Newest Americans is an innovative art and documentary project chronicling the immigrant experience from the vantage point of the campus of Rutgers University-Newark (RU-N), which U.S. News & World Report has designated the most diverse national university every year since 1997. The project cross-pollinates academic inquiry, professional media production and public humanities programming to generate fresh narratives and insights about our emerging majority minority population and the nation it is transforming.
Newest Americans is a collaboratory—a collaborative laboratory—led by project partners RU-N, VII Photo (an internationally renowned collective of photojournalists) and Talking Eyes Media (an award-winning social documentary production company). Professional journalists, media-makers and artists work alongside RU-N faculty and students to research, produce and disseminate stories that define our shifting national culture. In partnership with regional cultural, civic and public history organizations, Newest Americans investigates and documents hyper-local stories with a broader resonance, making this a project with both Jersey roots and a global reach.
Since 2014, Newest Americans has produced a multimedia digital magazine, mounted gallery and museum exhibits, and numerous public humanities events that have engaged audiences in in-depth conversations about the challenges and opportunities presented by the majority minority country we are becoming. Newest Americans curriculum has been utilized in classes ranging from public history to narrative journalism to multimedia storytelling, and our work has been featured in national print and online publications including Photo District News, National Geographic, The Atlantic, and The New York Times.
ACADEMIC INQUIRY
Newest Americans is rooted in the curriculum of the multidisciplinary Department of Arts, Culture and Media and the doctoral program in American Studies and Global Urban Studies, where undergraduate and graduate students are trained by and work alongside faculty from multiple academic and arts disciplines. Through these classes, and in collaboration with our local partners, Newest Americans is developing replicable curriculum that promotes multimedia, project-based, civically engaged learning. Accomplished photojournalists and documentary
filmmakers collaborate with faculty to find innovative ways to use digital media to advance the public humanities in the classroom and through programming for the general public. Newest Americans curriculum links scholarly research and art-making to civic engagement, offering students the tools and training to research the stories and histories of their own communities, and to share their findings in a wide variety of artistic and documentary mediums. Students, while becoming adept in multiple research methods and expressive media, are also training to be socially inquisitive and self-reflective citizens; critically and compassionately engaged with their cities, towns, communities and careers, and capable of pursuing these engagements with skill and purpose.
PUBLIC HUMANITIES
Building on research by faculty and students, Newest Americans explores local stories that engage issues ranging from the lasting legacy of the Great Migration, to how the U.S. Immigration Act of 1965 has transformed the population, to the global refugee crisis spurred by the current conflict in Syria.
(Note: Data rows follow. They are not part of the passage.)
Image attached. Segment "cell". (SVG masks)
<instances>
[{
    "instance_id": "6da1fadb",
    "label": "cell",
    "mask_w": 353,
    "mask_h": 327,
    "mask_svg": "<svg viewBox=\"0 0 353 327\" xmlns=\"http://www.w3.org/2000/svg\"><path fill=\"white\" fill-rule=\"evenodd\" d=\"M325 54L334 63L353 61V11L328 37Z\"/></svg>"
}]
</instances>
By using contemporary tools and technologies to mine the past to better understand the present and envision the future, Newest Americans is an incubator for new perspectives and comparative scholarship on the rapidly changing demographics of New Jersey and the nation. By training the next generation of scholars and citizens to use multimedia tools to study and depict the historical and contemporary impact of global migration, we strive to engage younger and more diverse audiences in the stories that define our distinct histories and that will shape our common future.
MEDIA PRODUCTION
Media produced by the project has been disseminated across multiple platforms to ensure exposure to a broad and diverse audience. We routinely partner with cultural and civic institutions in the Newark region to develop and present public humanities programming related to the work we are producing. We have created audio-visual materials and public humanities programming for exhibits at Newark’s Gateway Project Gallery and the Newark Public Library.
Our documentaries have won awards and been selected for screenings at the Black Maria, Garden State and Montclair film festivals. Newest Americans multimedia digital magazine is the site for publishing and disseminating some of the most exciting work produced by the project. The magazine has garnered public attention and critical acclaim, and has been described by Social Documentary Network’s Zeke magazine as “a pioneering new media concept” and “a remarkable initiative in multimedia storytelling.”